▶ _PROBLEM REQUIREMENTS_: Lay out the rows below as a two-column CSV with the header input,output. Give one line per row, with its text under input and its answer under output, each field in double quotes and any line breaks inside it replaced by spaces.

▶ _INFORMATION SUPPLIED_:
....

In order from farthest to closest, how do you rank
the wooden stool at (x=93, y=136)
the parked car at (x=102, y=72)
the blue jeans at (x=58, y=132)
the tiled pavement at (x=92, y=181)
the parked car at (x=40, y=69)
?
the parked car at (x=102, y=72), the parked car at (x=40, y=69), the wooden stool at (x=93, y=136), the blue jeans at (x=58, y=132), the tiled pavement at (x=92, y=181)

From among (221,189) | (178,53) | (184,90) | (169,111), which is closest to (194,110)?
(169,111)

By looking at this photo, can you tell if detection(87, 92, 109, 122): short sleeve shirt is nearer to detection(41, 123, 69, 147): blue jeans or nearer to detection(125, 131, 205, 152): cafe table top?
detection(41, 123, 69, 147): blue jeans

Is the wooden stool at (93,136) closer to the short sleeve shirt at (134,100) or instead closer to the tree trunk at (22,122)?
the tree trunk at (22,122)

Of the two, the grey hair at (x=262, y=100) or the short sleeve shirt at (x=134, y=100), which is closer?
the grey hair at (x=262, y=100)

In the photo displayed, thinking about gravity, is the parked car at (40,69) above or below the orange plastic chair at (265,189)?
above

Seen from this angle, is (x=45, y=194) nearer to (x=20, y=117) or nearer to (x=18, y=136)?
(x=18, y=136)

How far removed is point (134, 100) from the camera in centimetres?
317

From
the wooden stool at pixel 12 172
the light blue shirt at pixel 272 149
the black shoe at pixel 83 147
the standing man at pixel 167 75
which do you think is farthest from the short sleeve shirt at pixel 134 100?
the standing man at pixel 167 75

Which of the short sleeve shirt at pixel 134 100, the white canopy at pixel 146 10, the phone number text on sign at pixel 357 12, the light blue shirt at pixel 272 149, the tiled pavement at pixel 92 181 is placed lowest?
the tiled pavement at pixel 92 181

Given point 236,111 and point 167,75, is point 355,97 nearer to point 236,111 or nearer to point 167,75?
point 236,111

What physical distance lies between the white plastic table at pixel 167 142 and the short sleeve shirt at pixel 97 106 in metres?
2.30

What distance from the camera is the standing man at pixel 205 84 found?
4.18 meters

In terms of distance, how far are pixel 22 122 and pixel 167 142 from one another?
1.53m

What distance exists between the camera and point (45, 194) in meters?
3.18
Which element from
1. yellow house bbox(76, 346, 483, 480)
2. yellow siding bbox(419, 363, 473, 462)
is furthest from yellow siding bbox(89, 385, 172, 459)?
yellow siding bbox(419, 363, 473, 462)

....

▶ _EXPECTED OUTPUT_:
input,output
"In order from farthest to closest, how do you rank the wooden stool at (x=93, y=136) the parked car at (x=102, y=72) the blue jeans at (x=58, y=132) the tiled pavement at (x=92, y=181) the parked car at (x=40, y=69) ?","the parked car at (x=102, y=72), the parked car at (x=40, y=69), the wooden stool at (x=93, y=136), the blue jeans at (x=58, y=132), the tiled pavement at (x=92, y=181)"
"From among (221,189) | (178,53) | (184,90) | (169,111), which is closest to (194,110)?","(169,111)"
"By looking at this photo, can you tell if detection(87, 92, 109, 122): short sleeve shirt is nearer to detection(41, 123, 69, 147): blue jeans or nearer to detection(125, 131, 205, 152): cafe table top?","detection(41, 123, 69, 147): blue jeans"
"Is the wooden stool at (93,136) closer to the short sleeve shirt at (134,100) or instead closer to the tree trunk at (22,122)?","the tree trunk at (22,122)"
"Of the two, the grey hair at (x=262, y=100) or the short sleeve shirt at (x=134, y=100), which is closer?","the grey hair at (x=262, y=100)"
"In the photo displayed, thinking about gravity, is the parked car at (40,69) above or below the orange plastic chair at (265,189)?","above"
"Seen from this angle, is (x=45, y=194) nearer to (x=20, y=117) or nearer to (x=18, y=136)?","(x=18, y=136)"
"How far removed is point (134, 100) from the camera in centimetres?","317"
"From the wooden stool at pixel 12 172 the light blue shirt at pixel 272 149 the black shoe at pixel 83 147 the standing man at pixel 167 75 which do you think is farthest from the short sleeve shirt at pixel 134 100?","the standing man at pixel 167 75"
"Which of the short sleeve shirt at pixel 134 100, the white canopy at pixel 146 10, the phone number text on sign at pixel 357 12, the light blue shirt at pixel 272 149, the tiled pavement at pixel 92 181 is placed lowest?","the tiled pavement at pixel 92 181"
"Given point 236,111 and point 167,75, is point 355,97 nearer to point 236,111 or nearer to point 167,75?","point 236,111"
"What physical distance lies between the white plastic table at pixel 167 142 and the short sleeve shirt at pixel 97 106 in metres?","2.30"
"What distance from the camera is the standing man at pixel 205 84 found?","4.18 meters"
"In terms of distance, how far are pixel 22 122 and pixel 167 142 from one another?","1.53m"
"What distance exists between the camera and point (45, 194) in meters?","3.18"
"Which element from 1. yellow house bbox(76, 346, 483, 480) 2. yellow siding bbox(419, 363, 473, 462) is furthest from yellow siding bbox(89, 385, 172, 459)?","yellow siding bbox(419, 363, 473, 462)"